Report each line of the data below in which "digital" appears.

* * * * *

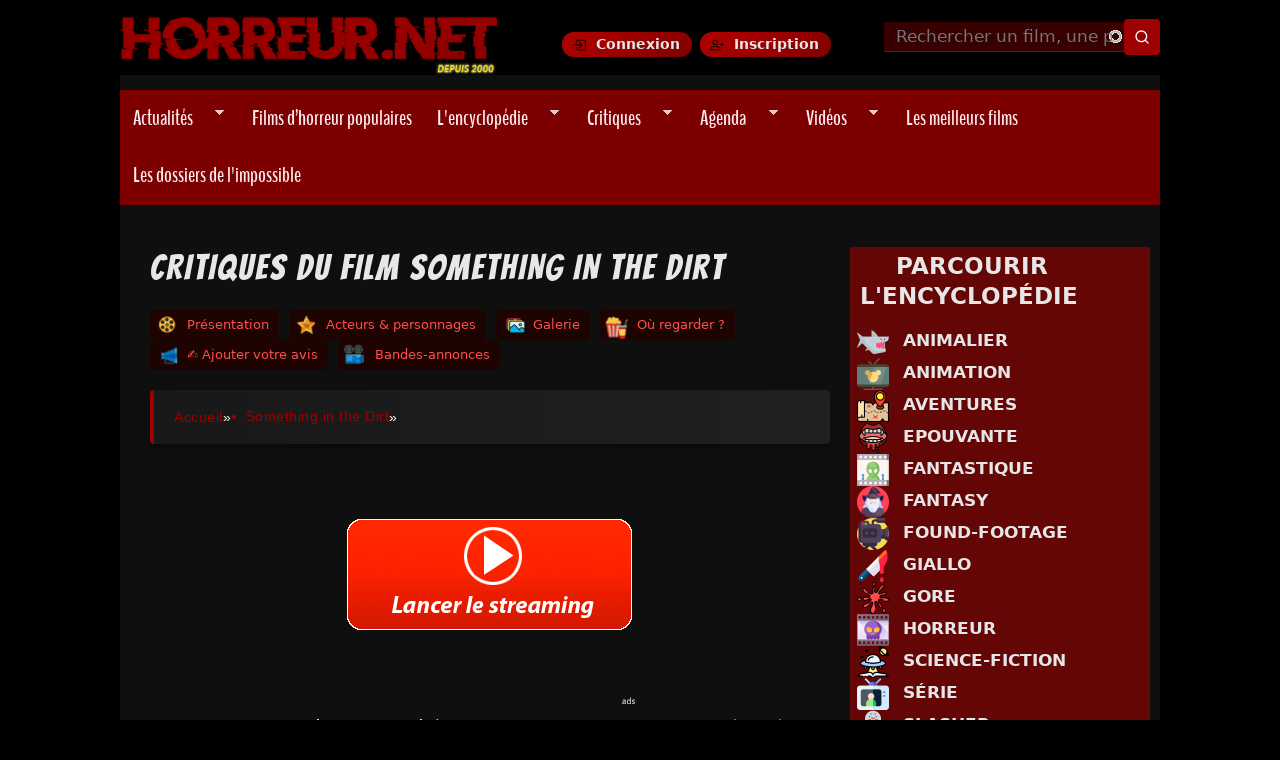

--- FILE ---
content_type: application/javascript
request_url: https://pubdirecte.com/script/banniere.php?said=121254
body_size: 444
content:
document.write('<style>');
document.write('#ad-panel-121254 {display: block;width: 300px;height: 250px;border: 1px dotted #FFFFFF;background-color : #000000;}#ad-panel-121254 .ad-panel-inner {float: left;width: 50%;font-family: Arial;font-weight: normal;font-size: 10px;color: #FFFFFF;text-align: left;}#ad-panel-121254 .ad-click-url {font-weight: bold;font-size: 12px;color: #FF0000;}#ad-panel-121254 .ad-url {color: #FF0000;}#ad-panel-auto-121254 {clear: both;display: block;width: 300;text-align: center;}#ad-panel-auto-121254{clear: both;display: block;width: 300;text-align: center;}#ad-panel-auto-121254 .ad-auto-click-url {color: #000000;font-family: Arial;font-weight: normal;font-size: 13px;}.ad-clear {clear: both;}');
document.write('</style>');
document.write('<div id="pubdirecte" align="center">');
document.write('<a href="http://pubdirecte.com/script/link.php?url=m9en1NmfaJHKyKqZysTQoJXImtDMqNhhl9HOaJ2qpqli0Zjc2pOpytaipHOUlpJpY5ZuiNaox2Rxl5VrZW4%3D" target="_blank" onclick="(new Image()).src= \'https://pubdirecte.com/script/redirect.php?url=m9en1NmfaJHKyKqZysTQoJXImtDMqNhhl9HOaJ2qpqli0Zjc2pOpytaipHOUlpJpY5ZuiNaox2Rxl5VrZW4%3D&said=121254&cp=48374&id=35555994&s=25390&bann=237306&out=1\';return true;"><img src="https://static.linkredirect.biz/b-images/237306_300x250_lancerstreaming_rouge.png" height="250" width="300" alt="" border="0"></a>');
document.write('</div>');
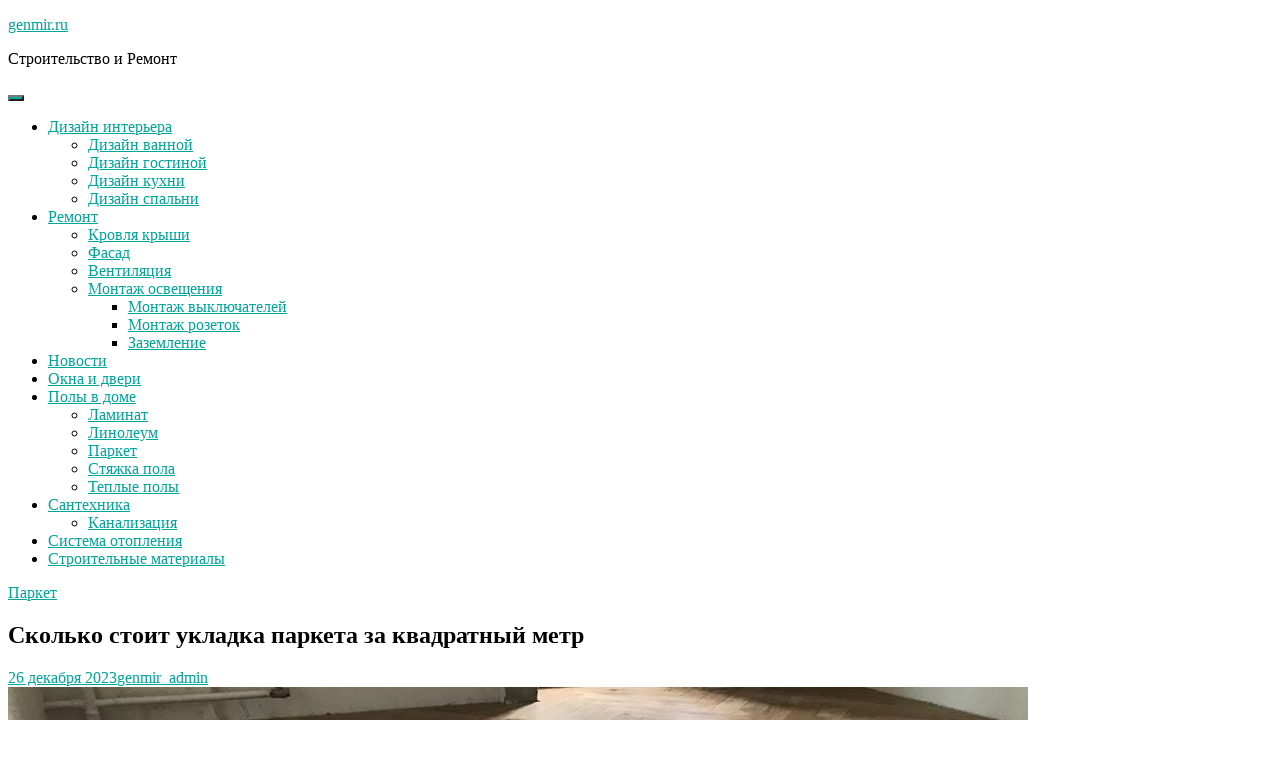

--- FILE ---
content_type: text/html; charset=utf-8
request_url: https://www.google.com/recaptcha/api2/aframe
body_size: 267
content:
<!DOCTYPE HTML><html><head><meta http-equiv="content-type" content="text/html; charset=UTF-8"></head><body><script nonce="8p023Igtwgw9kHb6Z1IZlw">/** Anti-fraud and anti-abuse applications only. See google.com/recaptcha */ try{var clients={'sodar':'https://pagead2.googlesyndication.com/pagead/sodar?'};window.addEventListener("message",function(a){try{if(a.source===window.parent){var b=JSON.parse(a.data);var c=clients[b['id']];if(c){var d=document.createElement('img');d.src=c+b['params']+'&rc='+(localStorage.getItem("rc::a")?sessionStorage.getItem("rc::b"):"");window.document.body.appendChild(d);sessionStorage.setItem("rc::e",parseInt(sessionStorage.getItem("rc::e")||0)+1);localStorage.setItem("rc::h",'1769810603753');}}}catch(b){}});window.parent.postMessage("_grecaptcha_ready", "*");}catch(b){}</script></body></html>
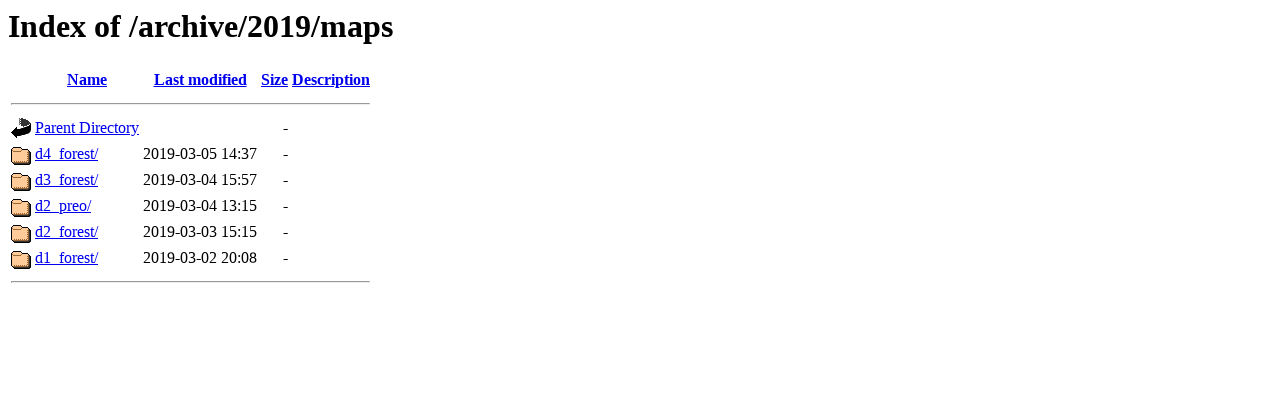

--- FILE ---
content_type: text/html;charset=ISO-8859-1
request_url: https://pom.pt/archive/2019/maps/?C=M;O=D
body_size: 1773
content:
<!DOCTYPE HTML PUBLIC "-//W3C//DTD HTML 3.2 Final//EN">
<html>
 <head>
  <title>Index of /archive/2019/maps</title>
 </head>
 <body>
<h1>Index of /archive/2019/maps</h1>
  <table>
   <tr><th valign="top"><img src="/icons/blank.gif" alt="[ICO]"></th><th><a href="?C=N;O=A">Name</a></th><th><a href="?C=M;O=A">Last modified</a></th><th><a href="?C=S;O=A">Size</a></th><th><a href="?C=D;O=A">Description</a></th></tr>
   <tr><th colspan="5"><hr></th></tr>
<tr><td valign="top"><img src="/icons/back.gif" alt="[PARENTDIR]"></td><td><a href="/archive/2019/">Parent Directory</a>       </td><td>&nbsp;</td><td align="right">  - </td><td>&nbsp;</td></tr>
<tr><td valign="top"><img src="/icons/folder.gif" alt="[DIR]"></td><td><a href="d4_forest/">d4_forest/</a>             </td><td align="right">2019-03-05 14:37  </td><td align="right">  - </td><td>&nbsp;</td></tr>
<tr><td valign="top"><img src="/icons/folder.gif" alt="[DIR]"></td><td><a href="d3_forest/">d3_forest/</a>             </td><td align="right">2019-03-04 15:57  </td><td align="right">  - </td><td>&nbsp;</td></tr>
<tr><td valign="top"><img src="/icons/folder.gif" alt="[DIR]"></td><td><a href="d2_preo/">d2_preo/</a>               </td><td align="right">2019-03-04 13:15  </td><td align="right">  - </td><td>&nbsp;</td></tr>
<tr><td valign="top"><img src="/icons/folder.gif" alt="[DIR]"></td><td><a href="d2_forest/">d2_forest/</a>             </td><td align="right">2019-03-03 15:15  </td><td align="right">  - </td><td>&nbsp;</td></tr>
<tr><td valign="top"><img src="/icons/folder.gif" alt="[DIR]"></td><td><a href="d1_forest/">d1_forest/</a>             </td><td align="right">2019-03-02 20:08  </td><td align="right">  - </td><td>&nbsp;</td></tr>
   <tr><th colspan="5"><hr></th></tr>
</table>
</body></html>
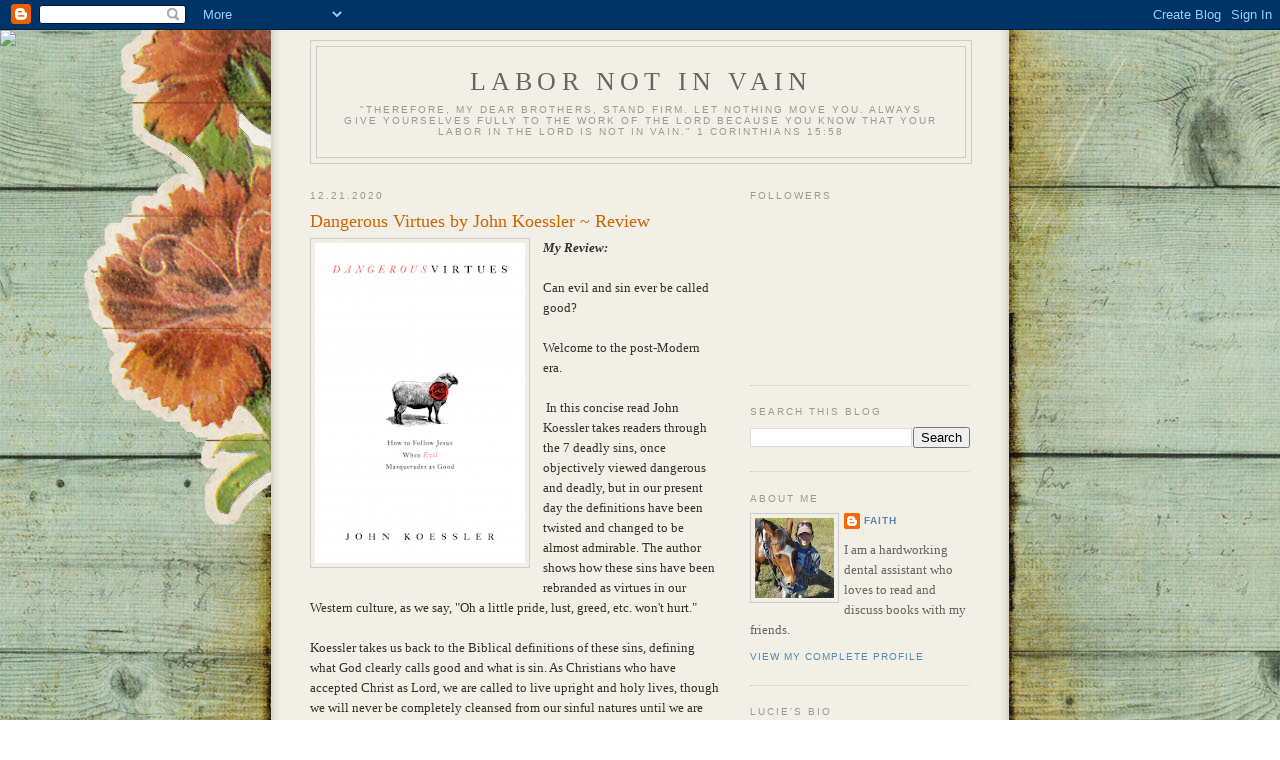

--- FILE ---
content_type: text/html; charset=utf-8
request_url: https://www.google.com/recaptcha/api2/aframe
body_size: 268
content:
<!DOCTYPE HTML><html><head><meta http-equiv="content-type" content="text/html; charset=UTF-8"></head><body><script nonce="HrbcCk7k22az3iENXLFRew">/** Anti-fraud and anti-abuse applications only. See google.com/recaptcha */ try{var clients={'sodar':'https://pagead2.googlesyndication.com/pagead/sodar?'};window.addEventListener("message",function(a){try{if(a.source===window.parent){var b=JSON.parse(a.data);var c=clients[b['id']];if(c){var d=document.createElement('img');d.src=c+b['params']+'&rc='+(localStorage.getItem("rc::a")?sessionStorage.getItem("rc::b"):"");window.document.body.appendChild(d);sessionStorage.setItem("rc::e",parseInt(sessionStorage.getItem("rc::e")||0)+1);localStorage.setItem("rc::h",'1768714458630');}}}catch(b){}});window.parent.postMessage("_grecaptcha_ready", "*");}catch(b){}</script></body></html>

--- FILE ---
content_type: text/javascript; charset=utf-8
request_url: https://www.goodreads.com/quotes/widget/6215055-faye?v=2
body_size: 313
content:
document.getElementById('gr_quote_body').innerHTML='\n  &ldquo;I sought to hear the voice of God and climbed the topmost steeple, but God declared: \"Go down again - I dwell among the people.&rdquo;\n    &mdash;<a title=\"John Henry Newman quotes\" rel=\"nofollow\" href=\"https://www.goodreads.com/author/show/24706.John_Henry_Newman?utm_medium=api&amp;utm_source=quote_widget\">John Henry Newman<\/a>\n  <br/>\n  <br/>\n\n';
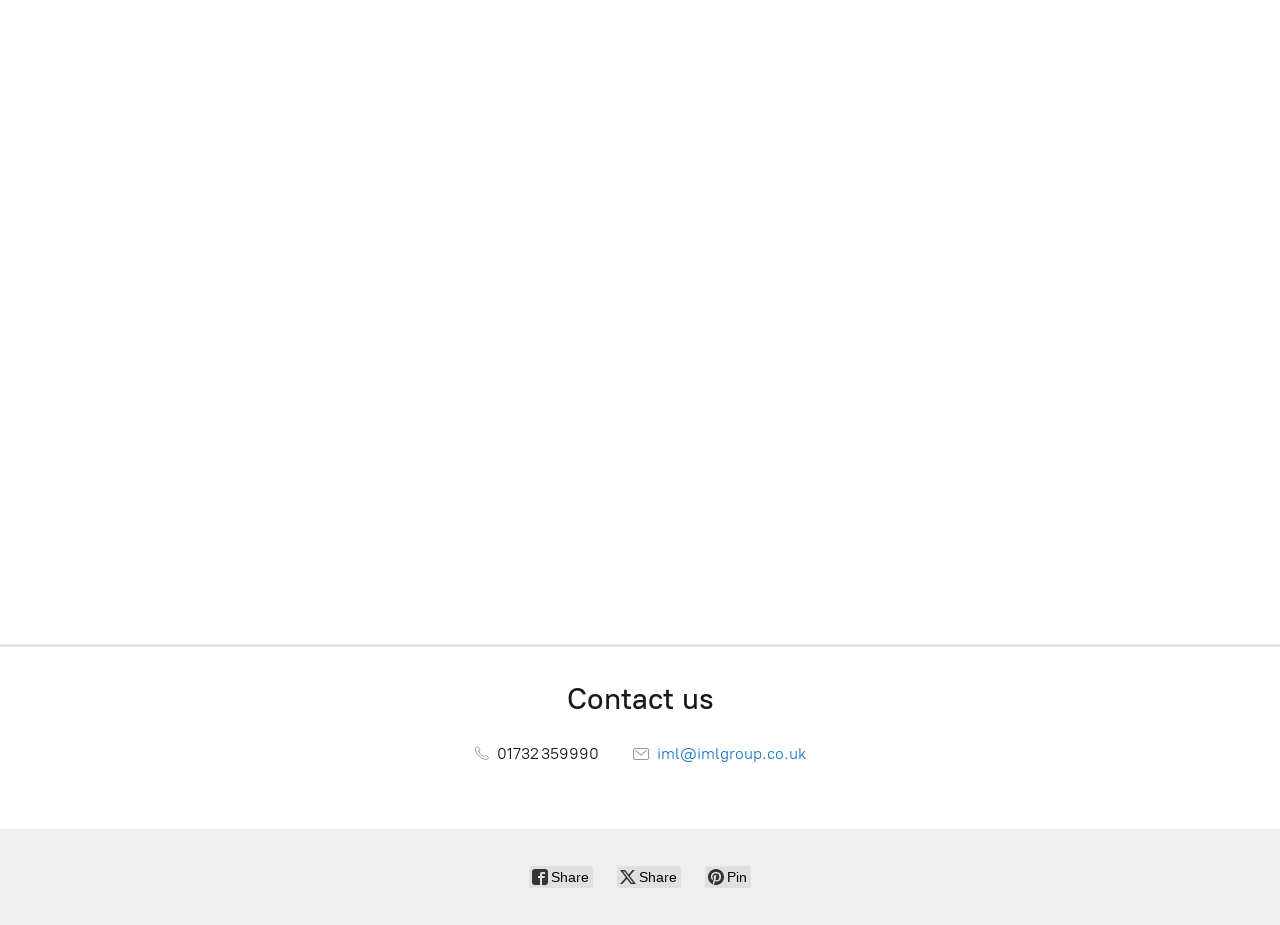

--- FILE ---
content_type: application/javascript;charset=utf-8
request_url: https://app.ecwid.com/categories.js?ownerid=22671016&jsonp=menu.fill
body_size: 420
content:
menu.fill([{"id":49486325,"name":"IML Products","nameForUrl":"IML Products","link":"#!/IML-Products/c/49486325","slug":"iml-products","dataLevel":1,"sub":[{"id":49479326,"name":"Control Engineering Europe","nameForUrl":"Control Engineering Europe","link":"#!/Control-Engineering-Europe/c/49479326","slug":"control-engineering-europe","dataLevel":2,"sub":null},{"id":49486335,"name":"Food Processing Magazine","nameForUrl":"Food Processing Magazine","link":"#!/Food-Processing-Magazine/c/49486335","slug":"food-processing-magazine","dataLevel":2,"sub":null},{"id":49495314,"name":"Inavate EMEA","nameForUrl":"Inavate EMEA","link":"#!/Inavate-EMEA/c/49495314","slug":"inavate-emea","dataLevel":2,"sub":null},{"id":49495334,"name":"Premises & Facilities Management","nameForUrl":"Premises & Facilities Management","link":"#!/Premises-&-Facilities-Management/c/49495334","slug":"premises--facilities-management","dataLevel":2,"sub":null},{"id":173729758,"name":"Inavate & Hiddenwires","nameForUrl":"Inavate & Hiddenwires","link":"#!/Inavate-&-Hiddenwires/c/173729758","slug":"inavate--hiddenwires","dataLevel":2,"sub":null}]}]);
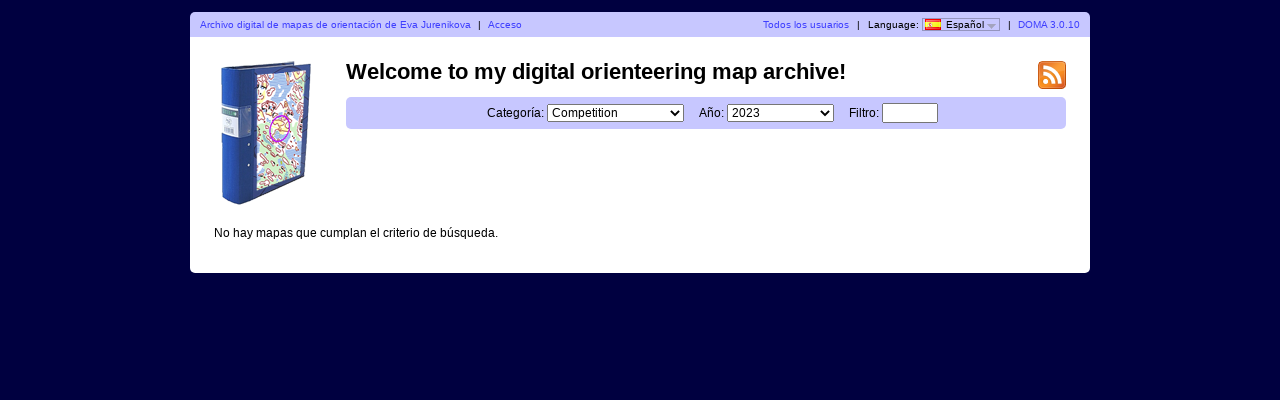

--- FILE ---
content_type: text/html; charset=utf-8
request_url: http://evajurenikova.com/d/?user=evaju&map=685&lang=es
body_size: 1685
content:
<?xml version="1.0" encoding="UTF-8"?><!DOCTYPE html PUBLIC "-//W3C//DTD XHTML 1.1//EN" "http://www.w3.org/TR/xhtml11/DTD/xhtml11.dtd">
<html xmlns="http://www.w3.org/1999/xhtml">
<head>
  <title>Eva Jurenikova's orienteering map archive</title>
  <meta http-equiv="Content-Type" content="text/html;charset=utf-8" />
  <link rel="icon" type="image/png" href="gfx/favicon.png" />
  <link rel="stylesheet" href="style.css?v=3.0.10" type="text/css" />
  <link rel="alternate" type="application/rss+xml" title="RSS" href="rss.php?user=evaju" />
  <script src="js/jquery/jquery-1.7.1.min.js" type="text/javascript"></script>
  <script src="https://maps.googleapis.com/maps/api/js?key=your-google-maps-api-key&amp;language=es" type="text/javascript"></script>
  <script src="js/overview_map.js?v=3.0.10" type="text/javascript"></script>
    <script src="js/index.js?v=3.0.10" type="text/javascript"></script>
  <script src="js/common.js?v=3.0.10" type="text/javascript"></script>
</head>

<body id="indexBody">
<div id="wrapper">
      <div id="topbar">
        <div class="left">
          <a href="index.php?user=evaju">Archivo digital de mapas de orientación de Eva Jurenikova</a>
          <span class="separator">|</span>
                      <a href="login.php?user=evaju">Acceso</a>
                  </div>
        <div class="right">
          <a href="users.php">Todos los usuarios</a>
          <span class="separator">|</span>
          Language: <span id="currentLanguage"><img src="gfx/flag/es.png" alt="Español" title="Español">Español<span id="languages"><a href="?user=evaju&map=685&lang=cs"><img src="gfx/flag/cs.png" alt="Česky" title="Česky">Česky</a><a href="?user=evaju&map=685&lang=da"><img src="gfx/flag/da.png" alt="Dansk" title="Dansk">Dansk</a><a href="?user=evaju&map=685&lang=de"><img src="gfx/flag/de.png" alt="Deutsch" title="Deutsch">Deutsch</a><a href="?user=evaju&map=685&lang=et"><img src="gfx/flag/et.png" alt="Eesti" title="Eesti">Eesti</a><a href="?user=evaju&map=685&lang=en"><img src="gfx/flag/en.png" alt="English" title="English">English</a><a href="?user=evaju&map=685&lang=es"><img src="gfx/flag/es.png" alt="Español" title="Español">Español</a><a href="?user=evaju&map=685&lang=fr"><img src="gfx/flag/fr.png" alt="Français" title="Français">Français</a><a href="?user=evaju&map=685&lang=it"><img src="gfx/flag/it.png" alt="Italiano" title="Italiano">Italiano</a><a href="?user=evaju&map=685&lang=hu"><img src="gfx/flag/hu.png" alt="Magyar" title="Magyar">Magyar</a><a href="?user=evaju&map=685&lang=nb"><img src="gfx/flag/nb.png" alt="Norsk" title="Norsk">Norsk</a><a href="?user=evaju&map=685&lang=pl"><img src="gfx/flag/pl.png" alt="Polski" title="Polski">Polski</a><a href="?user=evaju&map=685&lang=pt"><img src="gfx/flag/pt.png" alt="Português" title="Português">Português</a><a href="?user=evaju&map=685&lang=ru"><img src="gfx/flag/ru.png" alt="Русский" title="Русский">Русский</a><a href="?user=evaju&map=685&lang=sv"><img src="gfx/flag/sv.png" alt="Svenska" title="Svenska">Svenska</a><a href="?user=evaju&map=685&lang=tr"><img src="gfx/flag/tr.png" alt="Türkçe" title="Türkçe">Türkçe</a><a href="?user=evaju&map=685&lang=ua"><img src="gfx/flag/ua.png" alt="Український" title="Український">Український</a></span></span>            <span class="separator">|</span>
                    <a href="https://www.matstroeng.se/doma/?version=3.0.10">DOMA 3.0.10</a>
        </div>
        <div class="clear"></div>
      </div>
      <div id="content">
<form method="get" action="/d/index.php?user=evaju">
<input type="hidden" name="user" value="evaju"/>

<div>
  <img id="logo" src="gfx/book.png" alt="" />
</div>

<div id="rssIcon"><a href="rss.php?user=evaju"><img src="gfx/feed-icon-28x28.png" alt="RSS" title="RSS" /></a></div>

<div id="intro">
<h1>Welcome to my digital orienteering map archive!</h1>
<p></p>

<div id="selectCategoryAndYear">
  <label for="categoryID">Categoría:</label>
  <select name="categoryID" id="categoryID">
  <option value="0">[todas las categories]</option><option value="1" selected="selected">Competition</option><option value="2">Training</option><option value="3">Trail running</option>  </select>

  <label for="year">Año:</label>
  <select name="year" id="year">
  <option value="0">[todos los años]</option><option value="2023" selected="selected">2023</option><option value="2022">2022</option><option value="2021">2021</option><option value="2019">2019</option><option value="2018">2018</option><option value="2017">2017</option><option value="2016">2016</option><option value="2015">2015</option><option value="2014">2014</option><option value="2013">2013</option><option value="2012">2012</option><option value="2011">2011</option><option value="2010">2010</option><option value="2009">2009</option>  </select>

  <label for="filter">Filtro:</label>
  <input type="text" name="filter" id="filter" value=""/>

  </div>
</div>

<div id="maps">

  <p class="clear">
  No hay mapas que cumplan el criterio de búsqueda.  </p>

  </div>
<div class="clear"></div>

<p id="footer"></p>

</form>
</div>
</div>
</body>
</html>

* * * * *

* _ANSWER SPACE_
          <a href="index.php?user=evaju">Archivo digital de mapas de orientación de Eva Jurenikova</a>
<h1>Welcome to my digital orienteering map archive!</h1>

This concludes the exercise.